Sarah was by then in Hythe poorhouse where she remained until she persuaded the Hythe overseers in 1787 to give her four shillings to help her go to Purleigh.  She had been betrayed by her husband, by the Poor Law system and by most of the men who administered it. Now she wanted to go home. Whether or not she reached her destination, we don’t know.  A short detour along the way would have taken her into London, a magnet for the poor and dispossessed. Whatever the case, Sarah disappears from history. We can only wish her well.  

Three Marys

On 2 February 1815, a young Irishwoman approached the Hythe Overseer of the Poor, George Scott. Her name, she said, was Jane Harris and she was the wife of George Harris, a soldier in the 95th Regiment, and the mother of his five children. George had been sent overseas, to America and had not left her any means of support. She showed him a document , which proved all she said and asked him for money to get her and the children to Dover, where she had friends who would help her.

George Scott had no reason to doubt her. Many soldiers left their families unsupported when they were posted and he knew that the 95th, the Green Jackets, were constantly on the move. He gave her six shillings and sixpence.

Shortly afterwards, however, he was told that a party of ‘vagrants’ was in town and using false documents and that his ‘Jane Harris’ was one of them. He found her at the Duke’s Head inn, in company with two other women, Mary Welch and Mary Davis, and several children.

The Duke’s Head in Hythe, empty now for some years…

Scott then went and searched the yard of another public house in Hythe, the King’s Head, and found a quantity of stolen printed forms for emergency passes, mostly issued by the City of Canterbury.

and the King’s Head, still thriving

He said later he had been ‘acting on information.’ The information came from Mary Davis.  She really was the wife of a soldier, but had fallen in with the group and subsequently fallen out with them and was now getting her revenge. She also told Scott that it was Mary Welch who was the organiser of the scam. It was she who supplied the documents but not the one presenting -‘uttering’ – them, so she was at one remove from the offence. Presumably she also got a cut of the ‘takings’.

‘Jane Harris’, whose real name was Mary Supple, was arrested, along with Mary Welch, who had been wanted for some time by Bow Street police in London. Both women were committed to Hythe Town gaol. In fact the fraud had been going on across the county. Only weeks before the Hythe arrests, another woman was detained in Rochester for exactly the same trick, but using the name of Easterwood.

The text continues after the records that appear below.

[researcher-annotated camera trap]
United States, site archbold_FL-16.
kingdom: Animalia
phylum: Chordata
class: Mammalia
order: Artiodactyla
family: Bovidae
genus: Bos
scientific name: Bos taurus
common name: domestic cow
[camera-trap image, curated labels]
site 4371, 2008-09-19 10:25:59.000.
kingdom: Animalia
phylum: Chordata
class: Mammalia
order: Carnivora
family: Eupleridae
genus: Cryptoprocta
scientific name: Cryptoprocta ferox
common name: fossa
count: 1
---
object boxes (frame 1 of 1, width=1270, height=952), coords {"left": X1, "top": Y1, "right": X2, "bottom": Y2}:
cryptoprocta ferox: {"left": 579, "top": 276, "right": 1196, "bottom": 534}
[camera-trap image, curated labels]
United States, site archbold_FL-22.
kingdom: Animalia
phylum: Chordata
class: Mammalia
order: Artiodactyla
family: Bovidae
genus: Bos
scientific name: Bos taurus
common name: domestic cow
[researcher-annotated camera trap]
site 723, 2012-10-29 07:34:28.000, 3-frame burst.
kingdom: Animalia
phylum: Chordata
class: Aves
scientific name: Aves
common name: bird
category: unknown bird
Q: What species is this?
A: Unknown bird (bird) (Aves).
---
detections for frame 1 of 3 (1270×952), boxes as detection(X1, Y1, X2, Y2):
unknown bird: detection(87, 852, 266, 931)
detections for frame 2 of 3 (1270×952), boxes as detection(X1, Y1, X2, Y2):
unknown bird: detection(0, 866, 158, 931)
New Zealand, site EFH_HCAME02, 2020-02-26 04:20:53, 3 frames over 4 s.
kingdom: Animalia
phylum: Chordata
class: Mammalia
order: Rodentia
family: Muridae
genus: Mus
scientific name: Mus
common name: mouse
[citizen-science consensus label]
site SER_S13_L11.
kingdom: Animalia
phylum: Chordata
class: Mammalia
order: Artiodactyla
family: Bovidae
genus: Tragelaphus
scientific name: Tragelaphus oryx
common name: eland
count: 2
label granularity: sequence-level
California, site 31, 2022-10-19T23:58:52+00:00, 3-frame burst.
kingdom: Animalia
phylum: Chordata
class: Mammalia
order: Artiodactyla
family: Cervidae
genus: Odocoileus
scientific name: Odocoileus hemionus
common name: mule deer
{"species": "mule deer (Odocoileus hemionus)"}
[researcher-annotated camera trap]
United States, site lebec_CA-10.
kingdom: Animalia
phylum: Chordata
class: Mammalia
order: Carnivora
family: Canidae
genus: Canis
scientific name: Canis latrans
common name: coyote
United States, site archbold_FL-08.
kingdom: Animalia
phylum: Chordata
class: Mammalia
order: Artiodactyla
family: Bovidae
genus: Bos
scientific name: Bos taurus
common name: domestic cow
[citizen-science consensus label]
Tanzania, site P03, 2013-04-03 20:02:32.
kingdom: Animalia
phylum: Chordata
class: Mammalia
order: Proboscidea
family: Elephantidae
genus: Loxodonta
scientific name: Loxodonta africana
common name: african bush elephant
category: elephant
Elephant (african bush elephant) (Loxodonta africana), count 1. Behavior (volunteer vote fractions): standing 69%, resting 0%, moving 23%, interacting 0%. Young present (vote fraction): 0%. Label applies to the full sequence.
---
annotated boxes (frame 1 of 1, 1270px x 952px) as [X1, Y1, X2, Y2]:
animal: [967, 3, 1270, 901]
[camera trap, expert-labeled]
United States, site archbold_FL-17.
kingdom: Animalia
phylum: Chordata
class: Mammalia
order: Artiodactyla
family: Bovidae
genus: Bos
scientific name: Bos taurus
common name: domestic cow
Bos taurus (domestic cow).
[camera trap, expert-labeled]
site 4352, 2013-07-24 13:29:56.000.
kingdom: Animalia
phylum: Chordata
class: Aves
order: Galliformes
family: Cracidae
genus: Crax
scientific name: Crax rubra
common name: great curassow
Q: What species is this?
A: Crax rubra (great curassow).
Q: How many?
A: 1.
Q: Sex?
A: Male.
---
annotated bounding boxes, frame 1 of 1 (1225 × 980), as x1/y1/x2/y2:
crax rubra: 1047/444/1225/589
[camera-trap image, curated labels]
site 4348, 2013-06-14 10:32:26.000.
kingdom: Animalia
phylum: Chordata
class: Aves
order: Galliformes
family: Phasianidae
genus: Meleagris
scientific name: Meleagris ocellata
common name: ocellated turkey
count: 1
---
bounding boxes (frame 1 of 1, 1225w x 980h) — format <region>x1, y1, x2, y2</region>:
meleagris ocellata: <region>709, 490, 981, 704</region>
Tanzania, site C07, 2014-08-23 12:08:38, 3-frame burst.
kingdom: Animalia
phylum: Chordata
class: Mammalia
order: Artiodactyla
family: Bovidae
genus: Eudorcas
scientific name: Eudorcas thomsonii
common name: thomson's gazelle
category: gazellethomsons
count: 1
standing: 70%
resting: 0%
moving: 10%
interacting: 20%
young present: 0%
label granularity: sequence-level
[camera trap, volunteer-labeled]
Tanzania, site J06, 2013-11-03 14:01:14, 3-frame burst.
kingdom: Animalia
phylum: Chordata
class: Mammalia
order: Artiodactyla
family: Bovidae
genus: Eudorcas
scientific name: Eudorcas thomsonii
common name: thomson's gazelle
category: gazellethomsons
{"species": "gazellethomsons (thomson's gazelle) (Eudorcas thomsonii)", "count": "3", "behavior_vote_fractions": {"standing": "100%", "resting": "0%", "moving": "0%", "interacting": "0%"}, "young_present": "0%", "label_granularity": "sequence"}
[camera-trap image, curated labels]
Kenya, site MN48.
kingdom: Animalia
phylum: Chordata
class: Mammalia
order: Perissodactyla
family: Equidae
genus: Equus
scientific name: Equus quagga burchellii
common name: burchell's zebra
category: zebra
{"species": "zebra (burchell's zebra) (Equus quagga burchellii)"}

She was sentenced to seven years transportation, and that was the sentence Mary Supple received, too, from the Hythe magistrates. Mary Davis gave evidence for the prosecution. Of the organiser, Mary Welch, there is no further trace after she was sent to London for trial.

Mary Supple had been born in County Cork in about 1791 and had married Patrick Beehan, though whether he was at this stage alive or dead we do not know. They had a child together, another Patrick, born in 1813 in Ireland. Little Patrick was with Mary when she was arrested and was transported with her in July 1815. They sailed on board the ship Mary Anne along with ninety-nine other women convicts for New South Wales, arriving on 19 January 1816 – this was an unusually long voyage.

Between 1788 and1852, about twenty-four thousand women were transported to Australia. Some of these, until about 1820, were given their ticket of leave on arrival – if they had either money or a recommendation from the ship’s captain.  The others were sent to The Female Factory at Parramatta, a squalid loft above a gaol.

We don’t know which of these happened to Mary, but she had the very good sense to find herself protection early on.  She married, or perhaps co-habited  with, James Nugent, another convict who had been sentenced to twenty-one years in 1811 for highway robbery. A single convict woman in New South Wales was incredibly vulnerable and regarded by the authorities, other convicts and free settlers alike as  fair game for abuse and exploitation.

Mary  worked as a launderess and she and James had three children: James,  Mary and Thomas.

She died in 1830, but all her children, including her first, Patrick, survived childhood and married and had children of their own and lived long lives. Their descendants still live in Australia.